● ОПИСАНИЕ ЗАДАНИЯ
Воспроизведите дословно отрывок из текста о пребывании Остинов в Стоунли, который начинается со слов «Вообразим на минутку, как» и заканчивается словами «проводили отдельную экскурсию.».

*** ТЕКСТ ДЛЯ ЧТЕНИЯ ***

Вообразим на минутку, как Остины исследуют все эти комнаты, дивясь таящимся внутри сокровищам. В особняке трудились восемнадцать слуг мужского пола под руководством мажордома ("мужчины весьма крупного и почтенного"), и преподобному Ли пришлось всем им покупать траурное облачение. По всей вероятности, гостям показывала особняк экономка. Возможно, Джейн вспоминала ее замечания, сочиняя реплики миссис Рейнольдс, устраивающей экскурсию по Пемберли. Экономки огромных особняков регулярно устраивали для посетителей такие туры. В 1772 году к норфолкскому Холкхэм-холлу прибыла группа туристов, желающих осмотреть его внутренние покои, но им велели подождать "по крайности час, пока там находится другая компания". Войдя в приемную, они обнаружили, что в очереди перед ними стоит еще одна компания. Но для Остинов проводили отдельную экскурсию.
Несмотря на мрачноватую обстановку и размеры помещений, юная Каролина Остин сочла атмосферу Стоунли более непринужденной, чем в светском и амбициозном Годмершэме. "В Стоунли мне все понравилось, — пишет она. — Никто меня не дразнил, никто не зазывал в гостиную, и у меня имелась возможность бродить по всему дому как заблагорассудится". Она развлекалась, играя в картинной галерее на старом спинете
[68]. Вечером гостья вместе со своей няней отправлялась "по сводчатому проходу" в комнату экономки, где они ужинали. Можно только догадываться, с каким наслаждением Джейн пользовалась той же свободой.
В остальной части письма, адресованного невестке, миссис Остин с удовольствием представляет аббатство чем-то чрезвычайно роскошным, живописуя лучшую спальню с ее "высокой кроватью темно-алого бархата", словно сошедшую со страниц романа. Далее она сообщает: "В новой части дома 26 спален, да и в старой не меньше (некоторые их них отменно хороши)".
Более или менее устроившись, миссис Остин и Джейн завели обыкновение каждое утро отправляться "на молитву в прелестную часовню", где кафедра священника была завешена черной материей в знак траура по достопочтенной Мэри. Заметим, что Джейн (которая, вероятно, прежде никогда не видела домовую церковь) использовала эти впечатления, описывая аналогичное помещение в Созертоне, столь же аскетичное: "Фанни воображала нечто большее, нежели просторную продолговатую комнату… здесь не было ничего более внушительного или впечатляющего, чем обилие красного дерева и подушек темно-красного бархата, что представлялись взгляду на идущей поверху семейной галерее".
Ежедневные молитвы в домашней церкви считались неотъемлемой частью жизни большого особняка и обитающего в нем знатного семейства. Его члены приходили сюда, дабы убедиться не только в духовном владычестве Господа, но и в земном (пусть и преходящем) владычестве семейства Ли, представители коего, разместившись "на идущей поверху семейной галерее", в буквальном смысле взирали сверху вниз на слуг, рядком выстроившихся под ними.

*** ФРАГМЕНТ ДАННЫХ ***

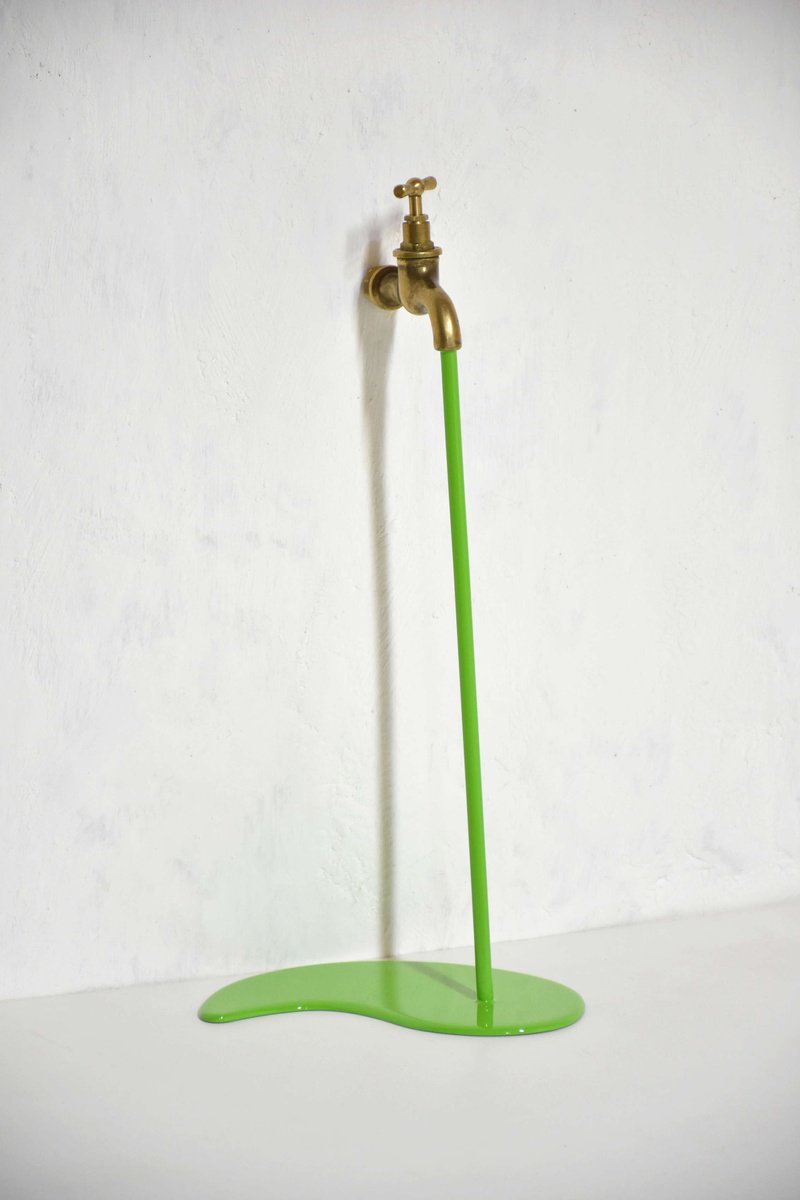 Urban And Pop Sculpture , Le Liquide Vert By Yannick Bouillault, 7 X 16, Artwork For Sale On Artfinder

***

● ОТВЕТ
Вообразим на минутку, как Остины исследуют все эти комнаты, дивясь таящимся внутри сокровищам. В особняке трудились восемнадцать слуг мужского пола под руководством мажордома ("мужчины весьма крупного и почтенного"), и преподобному Ли пришлось всем им покупать траурное облачение. По всей вероятности, гостям показывала особняк экономка. Возможно, Джейн вспоминала ее замечания, сочиняя реплики миссис Рейнольдс, устраивающей экскурсию по Пемберли. Экономки огромных особняков регулярно устраивали для посетителей такие туры. В 1772 году к норфолкскому Холкхэм-холлу прибыла группа туристов, желающих осмотреть его внутренние покои, но им велели подождать "по крайности час, пока там находится другая компания". Войдя в приемную, они обнаружили, что в очереди перед ними стоит еще одна компания. Но для Остинов проводили отдельную экскурсию.